RBC'ya konuşan IMEMO RAN Askeri-Politik Analiz ve Araştırma Projeleri Bölüm Başkanı Sergey Oznobişçev ise Trump’ın bu açıklamalarla yüzünü hem kendi seçmenine hem de Moskova’ya dönmeye çalıştığını savunuyor. Oznobişçev’e göre Trump, seçim vaatlerinden biri olan “bir günde savaşı bitirme” sözünü tutamadığı için Moskova’yı bir an önce taviz vermeye zorluyor: “Trump, Rusya’nın belirli bölgelerde kontrolünü tamamlama ihtimaline bile zımni onay veriyor olabilir. Ancak Ukrayna’da askeri durumu Moskova lehine çevirmek de kolay değil.”
Trump’ın Ukrayna’ya Patriot sistemi tedarik edeceğini duyurması da dikkat çekti. Uzmanlar, bu desteğin ABD bütçesinden değil, Avrupalı ülkelerin alımları üzerinden finanse edileceğine dikkat çekiyor. Silaev, “Avrupa Patriot alacak, ABD üretim yapacak, lojistik ve istihbarat desteği sürecek. Moskova açısından bu silahın kim tarafından ödendiği değil, cepheye ne kadar hızlı ulaştığı önemli,” diyor.
HSE Ulusal Araştırma Üniversitesi’nden Dmitriy Suslov ise Trump’ın son çıkışının, Ukrayna’daki barış sürecini zorlaştıracağını ve Moskova-Washington ilişkilerindeki normalleşmeyi daha da öteleyeceğini belirtiyor. Suslov’a göre Kiev yönetimi, Trump’ın açıklamalarını koz olarak kullanıp Moskova ile ciddi müzakere yürütmekten kaçınacak. “Trump Rusya’ya bir pencere açtığını söylüyor ama bu, Moskova’nın koşullarına uygun bir pencere değil. Tam tersine, Trump Rusya’yı taviz vermeye zorluyor,” diyen Suslov, diyaloğun tamamen kopmayacağını ancak somut sonuç üretmesinin de beklenmemesi gerektiğini vurguluyor.

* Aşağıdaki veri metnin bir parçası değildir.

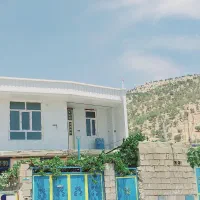 بنائی وکاشی کاری|خدمات پیشه و مهارت|شیراز, شیشهگری|دیوار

Avrupa Bilgi Merkezi Direktörü Nikolay Topornin ise Trump’ın çıkışını “Açık bırakılan bir pencere” olarak tanımlıyor. Topornin, Moskova’nın 50 gün içinde somut bir adım atarak ateşkese yanaşabileceğini ancak bunun pek olası olmadığını söylüyor: “Bugün ABD ile Rusya arasında ticaret neredeyse sıfır. Zaten Biden döneminde tüm büyük projeler rafa kalktı. Yeni yaptırımların etkisi sınırlı olacak ama Patriot sevkiyatları artarsa çatışmanın şiddeti de artar.”
Rus uzmanlara göre Trump, Ukrayna savaşını “Biden’ın savaşı” olarak göstermeye çalışırken kendi dönemine de miras kalmasını engelleyemiyor. Açıklamalar bir yandan baskı, bir yandan pazarlık sinyali olarak yorumlanıyor. Ancak Moskova’dan gelen ilk tepkiler, Trump’ın beklediği “adımlar” konusunda umut verici değil.